╭─ Supplied material
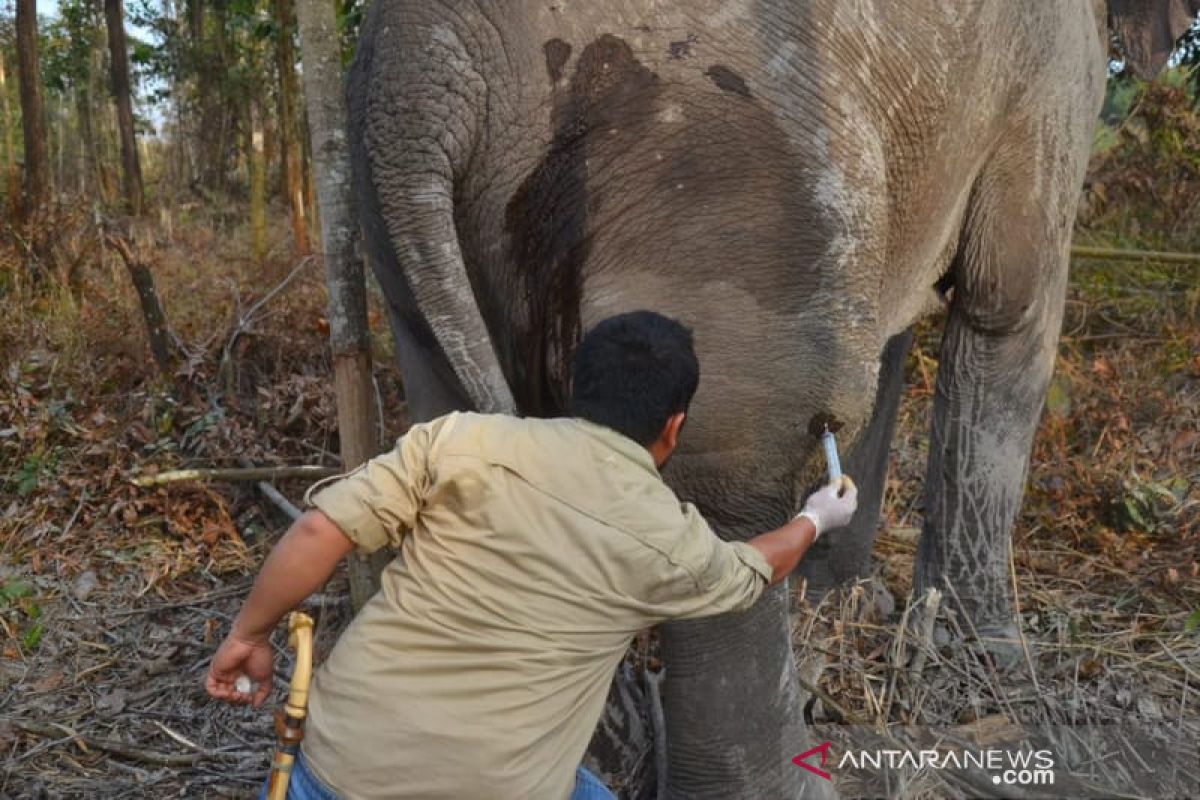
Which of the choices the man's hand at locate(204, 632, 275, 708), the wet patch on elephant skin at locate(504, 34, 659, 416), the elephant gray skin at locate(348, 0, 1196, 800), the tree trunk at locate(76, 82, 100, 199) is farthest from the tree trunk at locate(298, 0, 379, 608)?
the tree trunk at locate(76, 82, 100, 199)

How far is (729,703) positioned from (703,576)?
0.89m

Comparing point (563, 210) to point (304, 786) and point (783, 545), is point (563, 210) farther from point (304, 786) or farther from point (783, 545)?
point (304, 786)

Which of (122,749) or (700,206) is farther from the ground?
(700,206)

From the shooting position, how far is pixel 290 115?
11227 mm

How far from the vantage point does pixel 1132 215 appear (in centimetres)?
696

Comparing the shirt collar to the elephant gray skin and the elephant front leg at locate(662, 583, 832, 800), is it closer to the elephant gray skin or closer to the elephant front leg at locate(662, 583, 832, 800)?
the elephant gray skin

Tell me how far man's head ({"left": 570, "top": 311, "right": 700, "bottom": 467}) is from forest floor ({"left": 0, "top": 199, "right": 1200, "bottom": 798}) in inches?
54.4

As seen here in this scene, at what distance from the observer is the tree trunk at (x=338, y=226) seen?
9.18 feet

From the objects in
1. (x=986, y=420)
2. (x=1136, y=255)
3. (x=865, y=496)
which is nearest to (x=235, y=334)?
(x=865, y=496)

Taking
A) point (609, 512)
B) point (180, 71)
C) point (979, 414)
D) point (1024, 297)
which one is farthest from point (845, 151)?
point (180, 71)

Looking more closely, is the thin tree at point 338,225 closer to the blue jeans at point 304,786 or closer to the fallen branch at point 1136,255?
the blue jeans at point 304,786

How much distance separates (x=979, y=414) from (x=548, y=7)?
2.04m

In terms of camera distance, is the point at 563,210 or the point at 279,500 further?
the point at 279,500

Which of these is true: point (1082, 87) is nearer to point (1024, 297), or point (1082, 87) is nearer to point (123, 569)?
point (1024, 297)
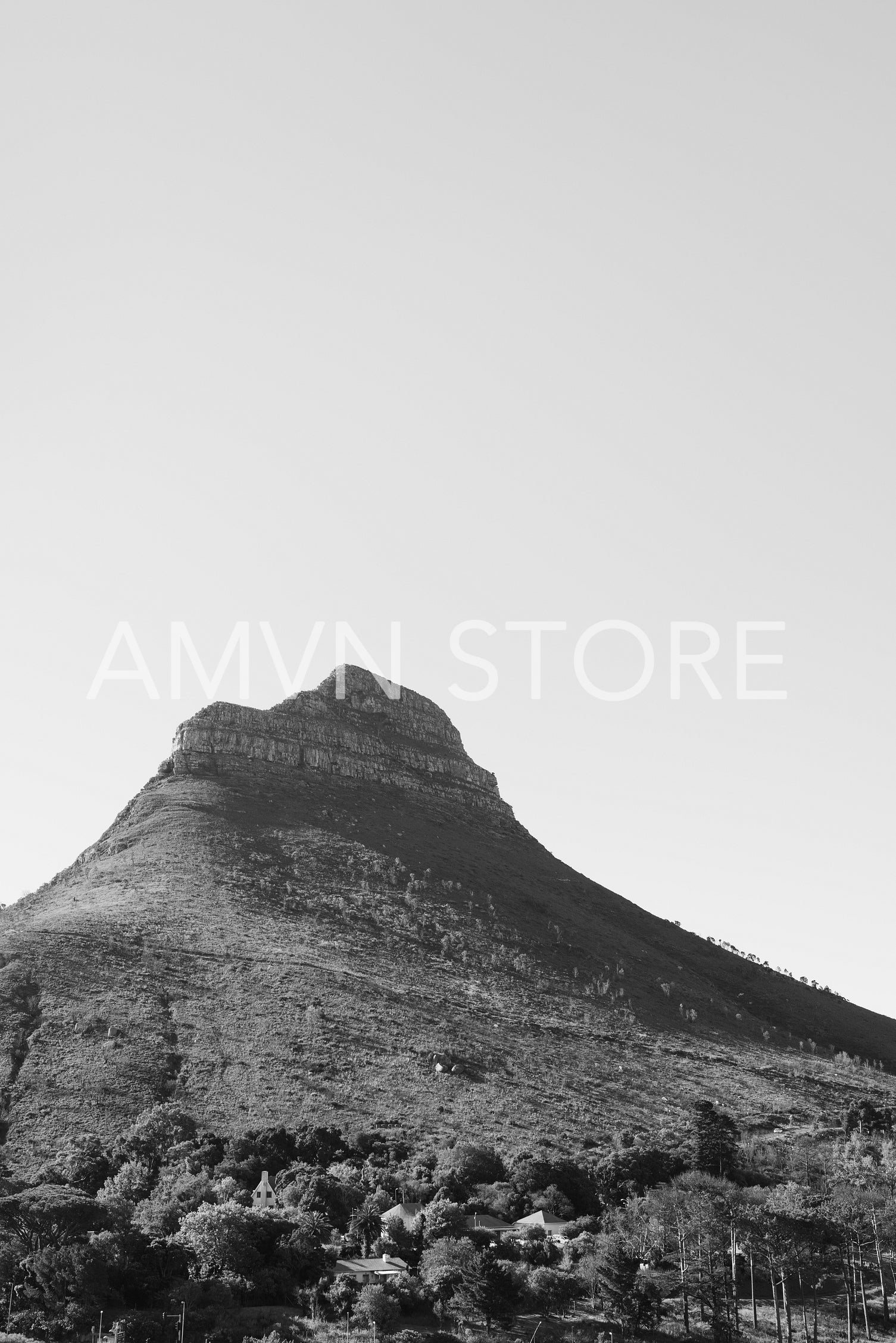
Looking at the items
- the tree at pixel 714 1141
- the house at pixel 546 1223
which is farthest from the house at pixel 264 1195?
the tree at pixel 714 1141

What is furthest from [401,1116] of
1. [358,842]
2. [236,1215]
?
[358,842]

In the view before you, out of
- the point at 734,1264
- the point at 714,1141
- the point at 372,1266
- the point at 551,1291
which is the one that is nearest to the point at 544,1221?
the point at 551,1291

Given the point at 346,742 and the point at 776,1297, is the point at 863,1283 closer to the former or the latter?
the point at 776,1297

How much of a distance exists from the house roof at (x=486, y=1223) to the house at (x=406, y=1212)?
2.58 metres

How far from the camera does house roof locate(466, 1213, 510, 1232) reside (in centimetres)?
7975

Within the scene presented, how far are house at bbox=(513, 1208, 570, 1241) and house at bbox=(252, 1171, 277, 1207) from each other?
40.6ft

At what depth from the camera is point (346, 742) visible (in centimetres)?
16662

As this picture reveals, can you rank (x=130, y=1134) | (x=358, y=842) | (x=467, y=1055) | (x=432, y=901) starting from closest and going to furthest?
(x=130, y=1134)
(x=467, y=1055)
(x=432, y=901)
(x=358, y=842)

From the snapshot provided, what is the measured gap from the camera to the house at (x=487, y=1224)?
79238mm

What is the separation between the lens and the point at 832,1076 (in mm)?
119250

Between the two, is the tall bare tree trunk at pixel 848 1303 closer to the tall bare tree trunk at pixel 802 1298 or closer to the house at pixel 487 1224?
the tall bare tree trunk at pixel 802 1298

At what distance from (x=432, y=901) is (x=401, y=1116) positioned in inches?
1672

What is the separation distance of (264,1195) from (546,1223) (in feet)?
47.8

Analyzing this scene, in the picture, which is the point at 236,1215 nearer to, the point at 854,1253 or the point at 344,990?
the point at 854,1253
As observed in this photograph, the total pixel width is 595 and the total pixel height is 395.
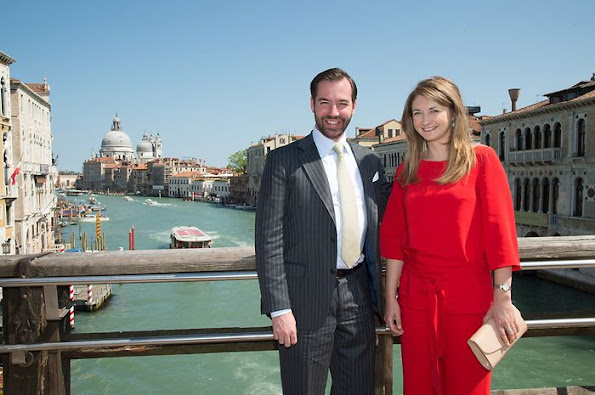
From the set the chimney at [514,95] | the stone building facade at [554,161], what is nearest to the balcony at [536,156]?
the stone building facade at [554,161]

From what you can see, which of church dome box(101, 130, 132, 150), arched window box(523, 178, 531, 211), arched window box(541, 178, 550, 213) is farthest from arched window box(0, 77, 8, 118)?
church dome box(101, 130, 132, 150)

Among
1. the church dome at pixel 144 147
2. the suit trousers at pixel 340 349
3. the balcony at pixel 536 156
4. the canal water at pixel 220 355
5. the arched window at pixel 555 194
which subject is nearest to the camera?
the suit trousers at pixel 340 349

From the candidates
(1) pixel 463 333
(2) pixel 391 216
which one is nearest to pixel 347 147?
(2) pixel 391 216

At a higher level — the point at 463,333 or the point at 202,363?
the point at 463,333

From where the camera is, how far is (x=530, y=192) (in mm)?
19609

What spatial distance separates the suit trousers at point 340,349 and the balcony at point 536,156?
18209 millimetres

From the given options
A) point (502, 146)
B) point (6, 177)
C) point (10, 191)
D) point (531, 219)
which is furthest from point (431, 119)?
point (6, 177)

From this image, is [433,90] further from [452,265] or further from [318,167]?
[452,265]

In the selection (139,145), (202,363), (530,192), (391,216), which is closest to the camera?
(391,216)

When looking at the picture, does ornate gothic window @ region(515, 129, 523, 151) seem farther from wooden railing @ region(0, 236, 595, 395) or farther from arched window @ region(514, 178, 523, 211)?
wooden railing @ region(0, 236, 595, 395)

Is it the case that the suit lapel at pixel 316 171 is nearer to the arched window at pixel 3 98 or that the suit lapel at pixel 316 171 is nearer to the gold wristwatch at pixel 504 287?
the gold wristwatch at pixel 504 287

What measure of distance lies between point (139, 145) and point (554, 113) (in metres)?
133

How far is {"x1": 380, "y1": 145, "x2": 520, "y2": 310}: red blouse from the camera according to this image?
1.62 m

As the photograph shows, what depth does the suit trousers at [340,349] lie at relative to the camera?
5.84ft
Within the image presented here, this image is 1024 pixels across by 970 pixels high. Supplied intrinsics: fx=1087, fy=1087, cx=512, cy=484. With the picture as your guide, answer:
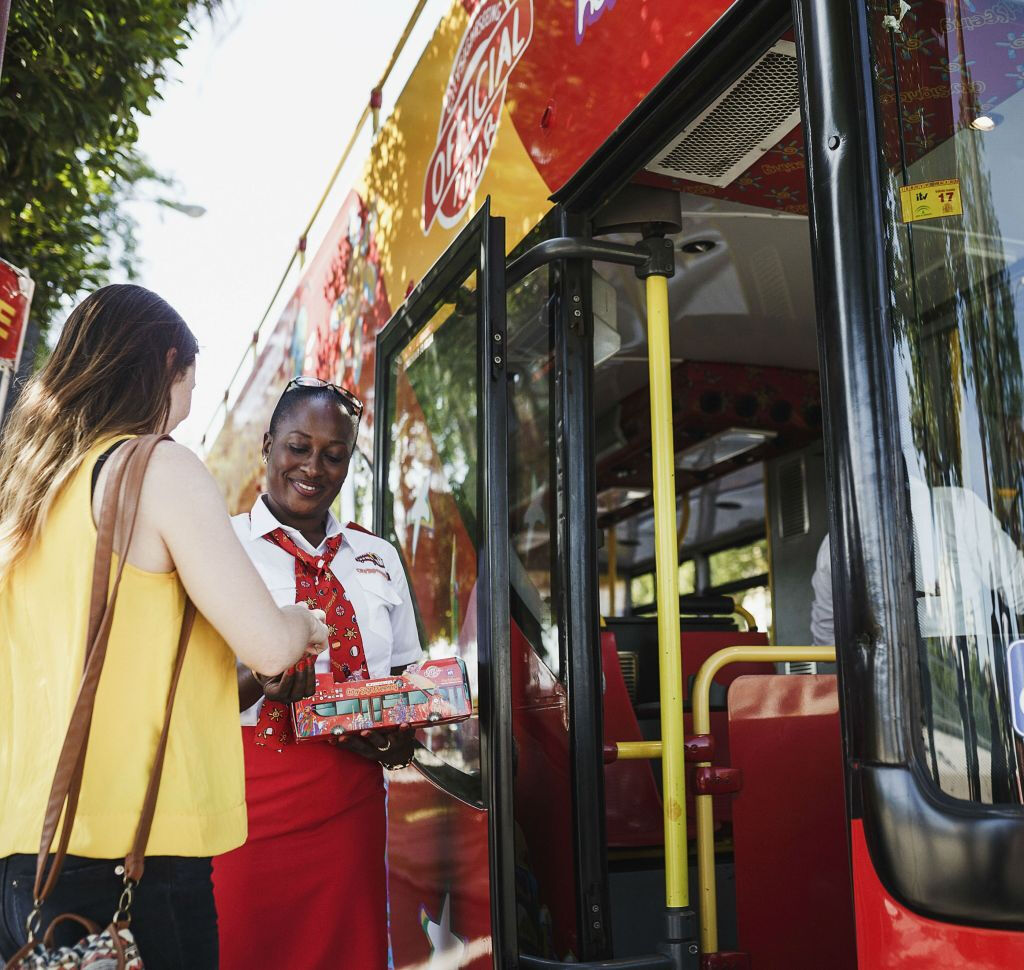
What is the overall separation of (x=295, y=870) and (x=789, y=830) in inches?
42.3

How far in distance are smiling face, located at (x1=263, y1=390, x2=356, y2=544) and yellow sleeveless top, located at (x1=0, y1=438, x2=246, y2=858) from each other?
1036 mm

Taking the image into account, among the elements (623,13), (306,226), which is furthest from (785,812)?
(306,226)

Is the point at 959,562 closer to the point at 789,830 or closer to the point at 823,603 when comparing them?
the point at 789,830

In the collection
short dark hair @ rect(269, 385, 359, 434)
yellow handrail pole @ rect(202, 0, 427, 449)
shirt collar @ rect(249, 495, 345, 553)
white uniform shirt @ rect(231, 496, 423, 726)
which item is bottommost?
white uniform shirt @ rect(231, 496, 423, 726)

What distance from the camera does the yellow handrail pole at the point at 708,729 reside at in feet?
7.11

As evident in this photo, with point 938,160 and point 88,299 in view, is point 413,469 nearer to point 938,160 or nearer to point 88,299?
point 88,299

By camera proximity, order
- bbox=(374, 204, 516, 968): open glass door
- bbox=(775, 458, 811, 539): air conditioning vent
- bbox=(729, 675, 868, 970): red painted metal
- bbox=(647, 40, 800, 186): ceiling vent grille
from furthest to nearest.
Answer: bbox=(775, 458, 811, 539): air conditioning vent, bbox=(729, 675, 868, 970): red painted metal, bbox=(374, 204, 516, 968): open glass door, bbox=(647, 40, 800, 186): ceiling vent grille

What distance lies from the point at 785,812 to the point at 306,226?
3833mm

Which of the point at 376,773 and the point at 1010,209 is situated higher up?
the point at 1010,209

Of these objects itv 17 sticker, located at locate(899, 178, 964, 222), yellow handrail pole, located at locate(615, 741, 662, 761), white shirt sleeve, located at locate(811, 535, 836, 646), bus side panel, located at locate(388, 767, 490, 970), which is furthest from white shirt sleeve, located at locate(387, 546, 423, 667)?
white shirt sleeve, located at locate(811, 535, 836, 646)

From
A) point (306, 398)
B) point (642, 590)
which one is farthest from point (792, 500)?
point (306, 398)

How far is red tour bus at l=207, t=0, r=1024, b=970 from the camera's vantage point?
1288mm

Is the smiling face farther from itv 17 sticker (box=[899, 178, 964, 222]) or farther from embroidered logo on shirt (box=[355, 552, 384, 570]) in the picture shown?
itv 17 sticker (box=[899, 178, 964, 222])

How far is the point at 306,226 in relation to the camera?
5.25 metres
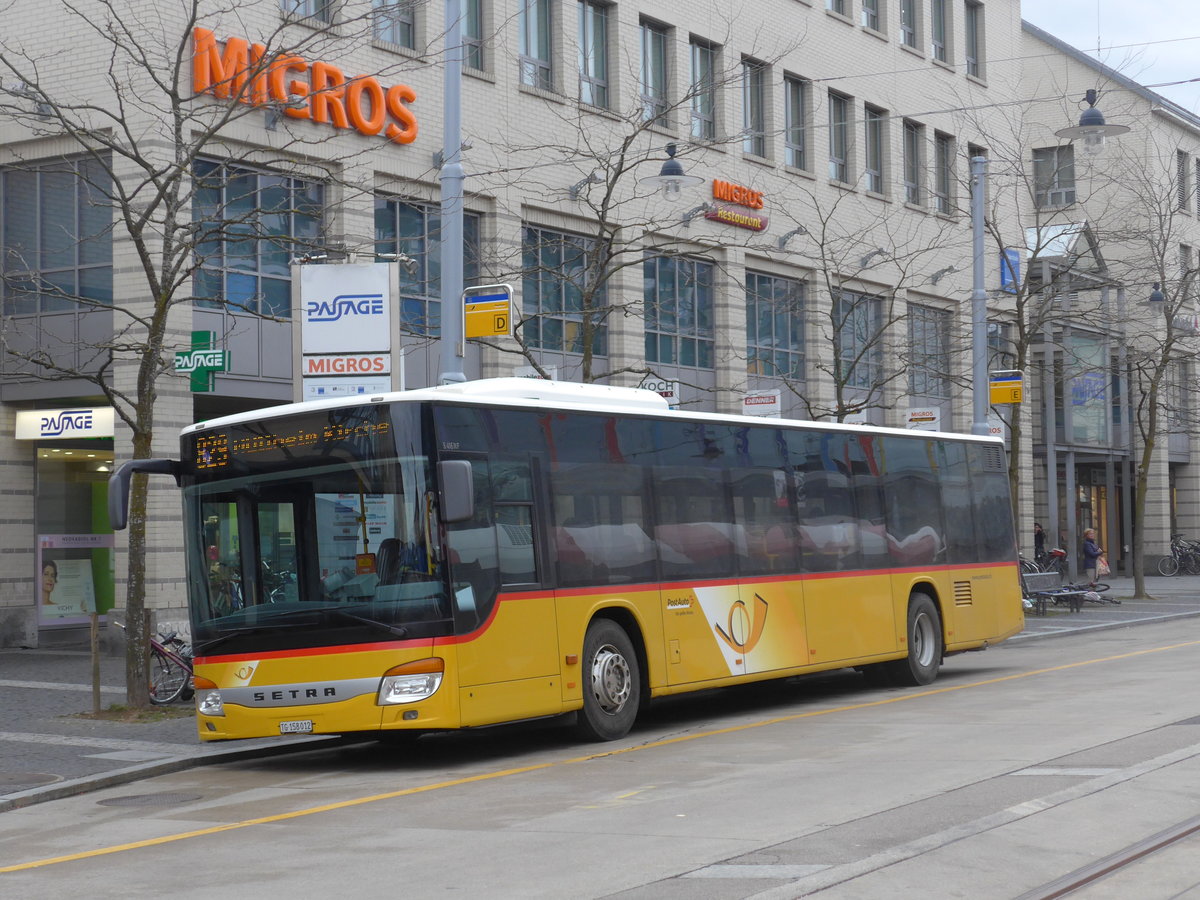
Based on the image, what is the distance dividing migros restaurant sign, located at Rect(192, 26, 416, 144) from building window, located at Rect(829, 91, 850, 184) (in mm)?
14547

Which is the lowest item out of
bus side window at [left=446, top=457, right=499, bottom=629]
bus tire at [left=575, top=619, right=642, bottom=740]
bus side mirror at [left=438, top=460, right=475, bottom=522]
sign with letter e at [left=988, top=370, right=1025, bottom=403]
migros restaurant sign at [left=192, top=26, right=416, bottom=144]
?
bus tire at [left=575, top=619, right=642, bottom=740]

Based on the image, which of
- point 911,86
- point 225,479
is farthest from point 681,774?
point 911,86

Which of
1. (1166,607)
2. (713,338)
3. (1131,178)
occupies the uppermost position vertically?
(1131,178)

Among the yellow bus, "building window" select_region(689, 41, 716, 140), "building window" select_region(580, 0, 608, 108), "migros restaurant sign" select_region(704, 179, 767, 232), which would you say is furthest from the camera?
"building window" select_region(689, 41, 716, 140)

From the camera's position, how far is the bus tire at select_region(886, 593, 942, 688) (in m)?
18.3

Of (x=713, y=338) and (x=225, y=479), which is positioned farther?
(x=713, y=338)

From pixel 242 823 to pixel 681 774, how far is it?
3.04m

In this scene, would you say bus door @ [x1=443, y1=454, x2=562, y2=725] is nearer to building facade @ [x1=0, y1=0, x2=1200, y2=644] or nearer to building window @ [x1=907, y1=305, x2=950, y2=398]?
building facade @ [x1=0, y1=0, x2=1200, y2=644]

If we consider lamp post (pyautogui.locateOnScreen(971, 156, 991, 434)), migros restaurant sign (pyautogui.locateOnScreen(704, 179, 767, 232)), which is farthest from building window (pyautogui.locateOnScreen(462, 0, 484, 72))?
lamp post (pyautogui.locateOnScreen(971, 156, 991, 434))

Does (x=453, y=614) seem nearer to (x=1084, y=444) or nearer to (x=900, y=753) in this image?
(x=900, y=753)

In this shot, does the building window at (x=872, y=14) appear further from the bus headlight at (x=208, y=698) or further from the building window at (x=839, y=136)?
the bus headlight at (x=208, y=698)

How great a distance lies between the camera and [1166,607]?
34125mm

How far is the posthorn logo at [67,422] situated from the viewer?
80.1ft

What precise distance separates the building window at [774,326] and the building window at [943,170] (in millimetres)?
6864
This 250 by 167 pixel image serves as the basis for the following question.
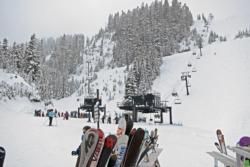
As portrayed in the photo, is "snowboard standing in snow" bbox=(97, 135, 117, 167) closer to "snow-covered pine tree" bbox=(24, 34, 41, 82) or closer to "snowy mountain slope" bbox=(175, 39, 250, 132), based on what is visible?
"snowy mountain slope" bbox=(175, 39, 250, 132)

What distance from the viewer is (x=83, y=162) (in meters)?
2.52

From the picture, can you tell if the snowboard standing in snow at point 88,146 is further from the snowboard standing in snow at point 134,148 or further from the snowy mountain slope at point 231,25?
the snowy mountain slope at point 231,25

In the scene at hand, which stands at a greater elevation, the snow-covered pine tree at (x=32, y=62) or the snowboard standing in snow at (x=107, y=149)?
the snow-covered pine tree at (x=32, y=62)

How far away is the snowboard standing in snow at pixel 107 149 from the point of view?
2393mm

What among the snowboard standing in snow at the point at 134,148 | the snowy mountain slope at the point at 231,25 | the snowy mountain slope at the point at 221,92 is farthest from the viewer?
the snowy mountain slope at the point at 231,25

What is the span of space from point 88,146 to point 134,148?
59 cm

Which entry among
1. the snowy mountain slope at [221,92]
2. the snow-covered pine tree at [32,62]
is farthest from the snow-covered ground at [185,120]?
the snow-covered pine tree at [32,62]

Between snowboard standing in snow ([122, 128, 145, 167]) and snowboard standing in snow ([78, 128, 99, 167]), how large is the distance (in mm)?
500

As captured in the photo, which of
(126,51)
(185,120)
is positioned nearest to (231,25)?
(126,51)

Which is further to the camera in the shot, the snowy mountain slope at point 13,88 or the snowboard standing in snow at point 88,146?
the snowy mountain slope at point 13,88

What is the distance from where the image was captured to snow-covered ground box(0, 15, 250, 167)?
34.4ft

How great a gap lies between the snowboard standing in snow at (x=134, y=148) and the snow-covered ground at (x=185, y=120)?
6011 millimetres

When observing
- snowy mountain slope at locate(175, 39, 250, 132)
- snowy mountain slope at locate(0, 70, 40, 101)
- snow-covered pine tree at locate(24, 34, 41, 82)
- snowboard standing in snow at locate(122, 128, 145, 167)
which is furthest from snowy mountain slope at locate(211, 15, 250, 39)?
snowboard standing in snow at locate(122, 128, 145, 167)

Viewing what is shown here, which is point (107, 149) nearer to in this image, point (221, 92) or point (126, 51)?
╰─
Work instructions: Set out exactly the run of lines that begins at the line holding "What is the distance from" and ends at the last line of the data.

The response:
What is the distance from where the image was captured to snow-covered ground box(0, 15, 250, 167)?
34.4ft

How great a gap lies between the snowboard standing in snow at (x=134, y=148) and the snow-covered ground at (x=185, y=120)?
6011 millimetres

When observing
- snowy mountain slope at locate(175, 39, 250, 132)
- snowy mountain slope at locate(0, 70, 40, 101)
- snow-covered pine tree at locate(24, 34, 41, 82)
- snowboard standing in snow at locate(122, 128, 145, 167)
which is furthest from snowy mountain slope at locate(211, 15, 250, 39)?
snowboard standing in snow at locate(122, 128, 145, 167)

Viewing what is shown here, which is point (107, 149) nearer to in this image, point (221, 92) or point (126, 51)?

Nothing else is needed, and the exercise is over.